## [Karar Metni]
Emsal Mahkeme Kararı İstanbul Bölge Adliye Mahkemesi 12. Hukuk Dairesi 2022/1274 E. 2022/1023 K. 04.07.2022 T.

Görüntülediğiniz mahkeme kararı henüz kesinleşmemiştir. Yararlı olması amacıyla eklenmiştir.

T.C.
İSTANBUL
BÖLGE ADLİYE MAHKEMESİ
12. HUKUK DAİRESİ
DOSYA NO: 2022/1274
KARAR NO: 2022/1023
T Ü R K M İ L L E T İ A D I N A
İ S T İ N A F K A R A R I
İNCELENEN KARARIN
MAHKEMESİ: İSTANBUL ANADOLU 3. ASLİYE TİCARET MAHKEMESİ
TARİHİ: 15/03/2021
NUMARASI: 2021/179 D.İş 2021/173 Karar
TALEP: İhtiyati Tedbir
İhtiyati tedbir talebinin reddine ilişkin kararın talep eden vekili tarafından istinaf edilmesi üzerine dosya kapsamı incelenip gereği görüşülüp düşünüldü.

## [Yapılacak Alıştırmalar]
#1 Karar metnine göre şu soruları yanıtlayınız:
(a) İstinaf incelemesini hangi mahkemenin hangi dairesi yapmıştır?
(b) İncelenen kararı hangi mahkeme vermiştir?
(c) İncelenen kararın tarihi nedir?
#2 Karar metnindeki "Görüntülediğiniz mahkeme kararı henüz kesinleşmemiştir." cümlesini İngilizceye çeviriniz.
Aşağıdaki satırların karar metniyle herhangi bir bağlantısı yoktur.

## [Kaynak Malzeme]
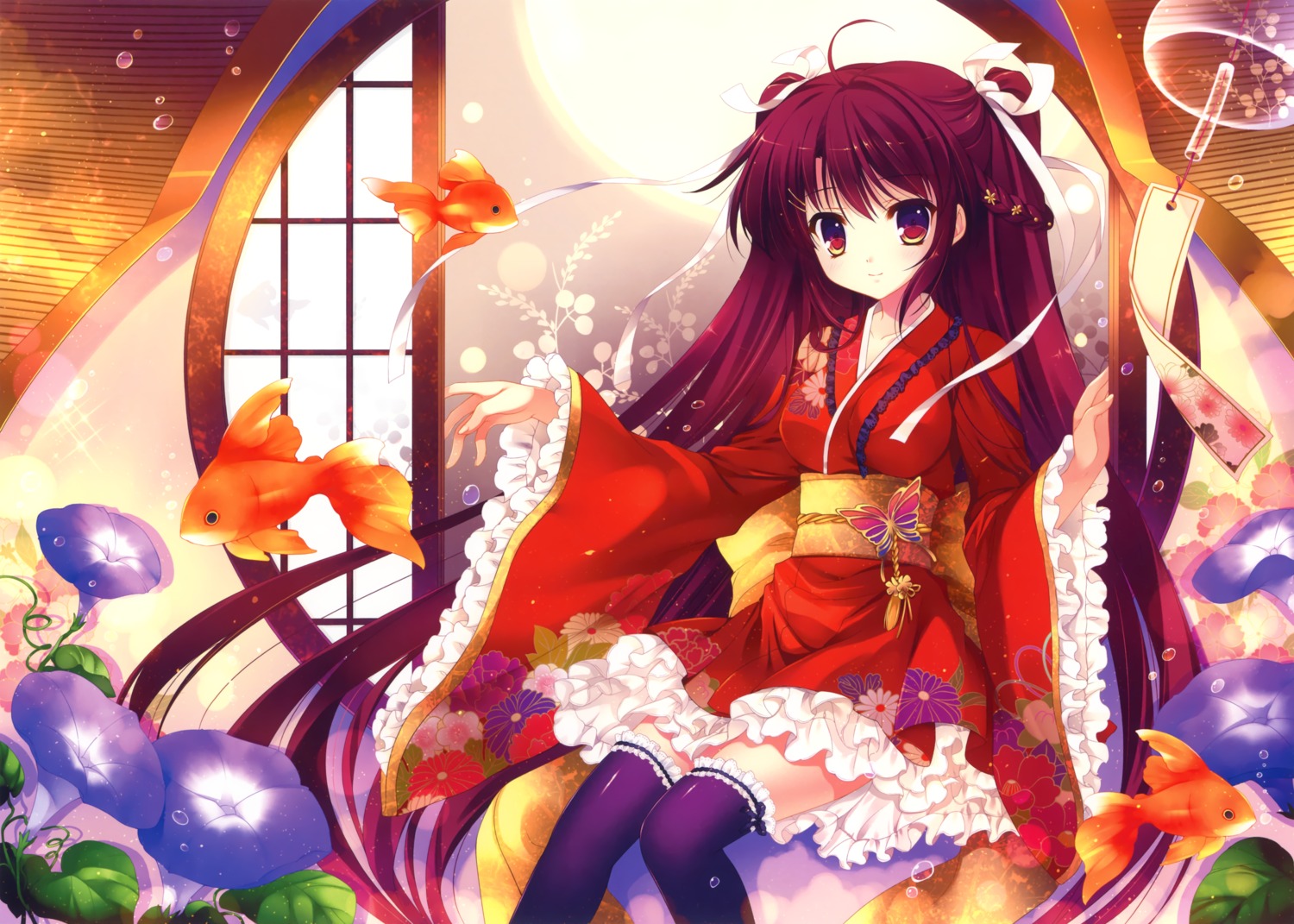 kimono mitha thighhighs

## [Alıştırma Çözümleri]
#1
(a) İstanbul Bölge Adliye Mahkemesi 12. Hukuk Dairesi
(b) İstanbul Anadolu 3. Asliye Ticaret Mahkemesi
(c) 15/03/2021

#2 The court decision you are viewing has not yet become final.